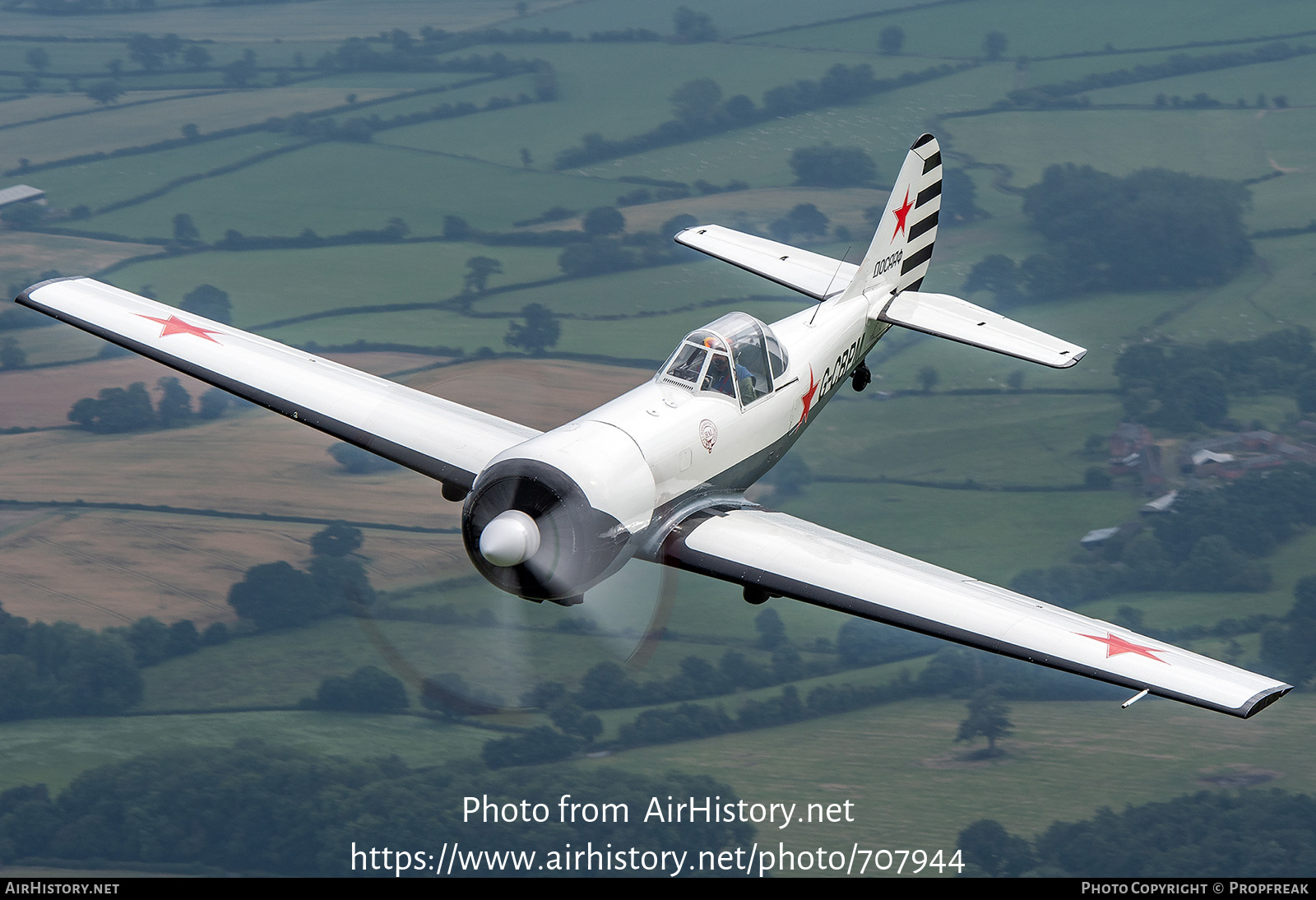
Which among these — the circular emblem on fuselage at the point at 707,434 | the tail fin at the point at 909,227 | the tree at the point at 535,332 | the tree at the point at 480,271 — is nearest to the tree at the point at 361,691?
* * *
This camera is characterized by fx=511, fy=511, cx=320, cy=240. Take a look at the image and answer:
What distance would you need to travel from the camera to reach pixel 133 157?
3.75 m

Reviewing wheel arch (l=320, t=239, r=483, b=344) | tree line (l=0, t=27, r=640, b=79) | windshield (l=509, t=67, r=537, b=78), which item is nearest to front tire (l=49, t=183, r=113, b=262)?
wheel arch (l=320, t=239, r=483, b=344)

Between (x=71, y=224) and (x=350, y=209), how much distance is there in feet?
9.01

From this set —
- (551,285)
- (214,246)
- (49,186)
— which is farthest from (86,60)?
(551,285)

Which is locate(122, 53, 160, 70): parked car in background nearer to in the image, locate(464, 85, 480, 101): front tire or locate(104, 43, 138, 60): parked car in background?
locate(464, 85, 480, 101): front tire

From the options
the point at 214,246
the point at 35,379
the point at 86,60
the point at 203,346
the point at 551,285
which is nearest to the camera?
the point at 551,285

» What the task asks:
Count the rows above that contain the string "front", treating uppercase and lowercase as different, and give only the number.

» Result of the exercise:
3